Historische Situation
Bezeichnung
Männer-Außenlager „S III“ (SS-Sonderbauvorhaben III)
Standort
Das Außenlager Ohrdruf bestand zunächst aus dem Nord- und Südlager Ohrdruf, an der Jahreswende 1944/45 kamen Sublager in Espenfeld und Crawinkel hinzu. Zu ihren Arbeitsstätten mussten die Häftlinge teilweise kilometerweit laufen.
Unternehmen
Auf Befehl Hitlers begann der Reichsführer-SS Himmler mit dem Ausbau einer neuen Unterkunft zur gedeckten Führungsstelle der militärischen und politischen Führung des „Dritten Reiches“ („Führerhauptquartier“). Mit der Durchführung wurde SS-Gruppenführer Kammler beauftragt.
Zwangsarbeit
Die Häftlinge mussten beim Ausbau von Stollen arbeiten. Die Schichten dauerten zehn bis zwölf, in der Ziegelei bis zu 14 Stunden. Hinzu kamen tägliche, mehrstündige Zählappelle.
Gegründet
6. November 1944
Aufgelöst
5. April 1945
Das Außenlager Ohrdruf wurde am 6. November 1944 eingerichtet. Vom 14. November 1944 bis 15. Januar 1945 wurde es als eigenständiges Lager geführt und autark verwaltet, danach ging es wieder als Außenlager in die Administration des KZ Buchenwald über.
Häftlinge
Männerlager
Maximale Anzahl der Häftlinge
12.459
Das Außenlager Ohrdruf bestand zunächst aus dem Nord- und Südlager Ohrdruf, an der Jahreswende 1944/45 kamen Sublager in Espenfeld und Crawinkel hinzu. Die Lagerstärke wuchs von 2.500 Häftlingen im November 1944 auf 10.555 Häftlinge am 24. Dezember 1944 (Nordlager 4.837 und Südlager 5.718). Zu diesem Zeitpunkt war Ohrdruf ein eigenständiges Lager. Am 15. Januar 1945 wurde es mit 9.149 Häftlingen wieder in die Administration des KZ Buchenwald übernommen.

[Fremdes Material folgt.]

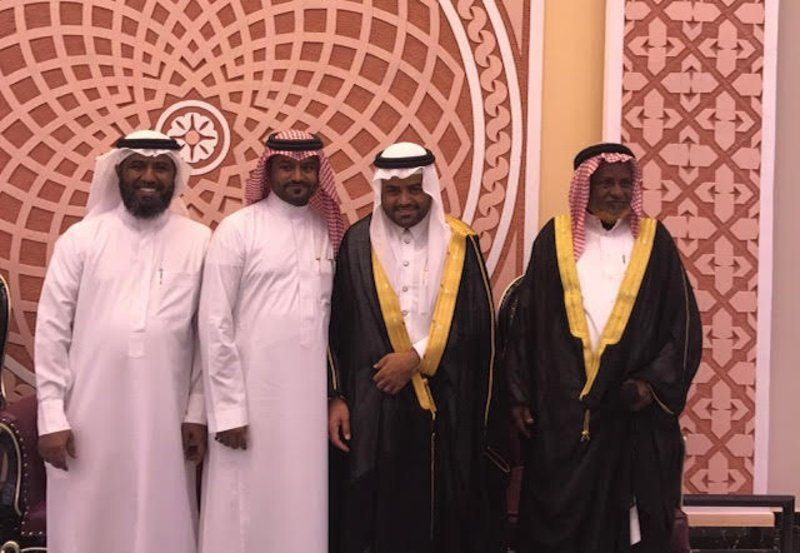 عبدالله مباركي يحتفل بزواجه ب صامطة Http Mnaspat Com 4707 مناسبات Fashion Nun Dress Academic Dress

Mit 12.459 Häftlingen erreichte das Lager am 16. Februar 1945 seine höchste Belegung. Unter ihnen waren überwiegend jüdische Insassen, hinzu kamen unter anderem Kriegsgefangene aus Osteuropa, die gemeinsam mit den anderen Häftlingen untergebracht und auch in der Statistik nicht gesondert erfasst wurden. Die Häftlinge stammten unter anderem aus Ungarn, der Sowjetunion, Jugoslawien, Polen, Frankreich, Tschechien, Italien, Griechenland, Belgien und Deutschland. Im gesamten Zeitraum von November 1944 bis Anfang April 1945 durchliefen ca. 20.000 Häftlinge das Lager. Mindestens 2.795 Todesfälle sind dokumentiert, Schätzungen gehen jedoch von insgesamt etwa 7.000 Toten aus (die Opfer der Todesmärsche nicht eingerechnet).
Ab dem 3. April 1945 wurde das Lager geräumt und die Häftlinge auf Todesmärsche ins Stammlager Buchenwald, sowie in die Lager Theresienstadt, Dachau und Flossenbürg getrieben. Insbesondere im Nordlager wurden zahlreiche Menschen, die nicht mehr marschfähig waren, auf dem Appellplatz erschossen. Am 5. April 1945 nahm die US-Armee das Lager ein und befreite die verbliebenen Häftlinge.
Unterbringung
Die Häftlinge waren in Holzbaracken, Zelten, Munitionsbunkern und Stollen untergebracht. In Baracken, die für 120 Personen gebaut waren, pferchte die SS 300 bis 800 Männer zusammen. In den Bunkern mussten die Gefangenen teilweise auf dem Betonfußboden schlafen. Die hygienischen Bedingungen waren katastrophal, die Versorgung mit Lebensmitteln, Kleidung und Medikamenten stets unzureichend.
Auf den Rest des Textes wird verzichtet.